Start explicit work with BEGIN and end with COMMIT or ROLLBACK, ensuring each terminator has a partner.
Avoid mixing explicit control with autocommit in the same script.
When the transaction is in an aborted state (25P02), issue ROLLBACK first, then begin a fresh transaction before resuming operations.
Remove COMMIT or ROLLBACK from stored procedures unless the function is declared to run autonomously. Let the caller control the overarching transaction.
psql scripts run with autocommit on often end with a stray COMMIT.
Delete that line or disable autocommit (set AUTOCOMMIT off) to match BEGIN .. COMMIT pairs.
Java programs that call connection.setAutoCommit(false) without a corresponding commit() cause 2D000 when other frameworks attempt to close the connection.
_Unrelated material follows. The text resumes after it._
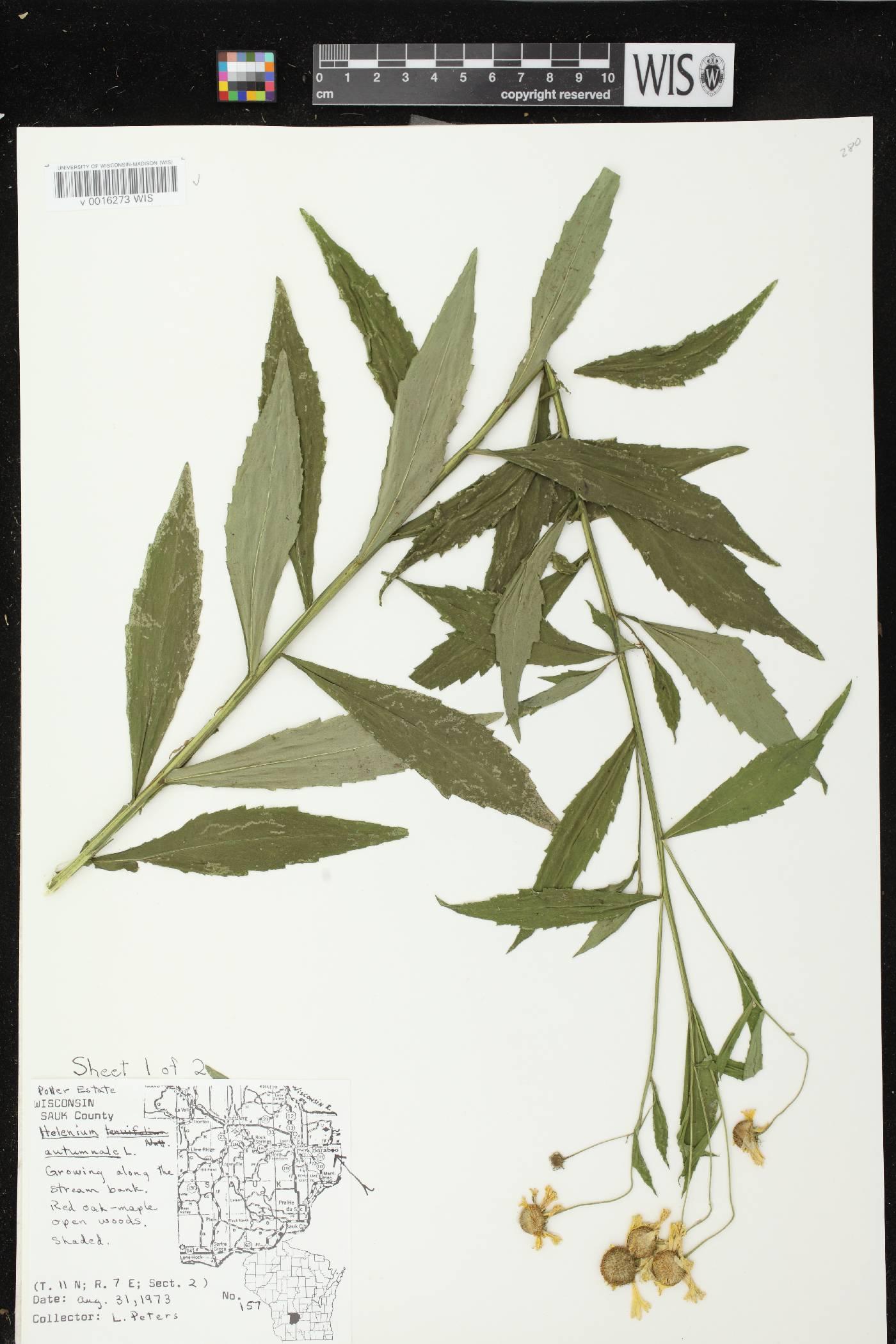 Helenium autumnale image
Always wrap JDBC calls in try/finally.
PL/pgSQL functions that swallow exceptions can leave the session in a failed transaction state.
Add a RAISE or explicit ROLLBACK in EXCEPTION blocks.
Adopt a single transaction strategy per application component: either rely on autocommit or manage BEGIN/COMMIT explicitly, not both.
Use code reviews and linting to forbid unmatched COMMIT or ROLLBACK.
Galaxy highlights unmatched transaction delimiters and suggests AI fixes.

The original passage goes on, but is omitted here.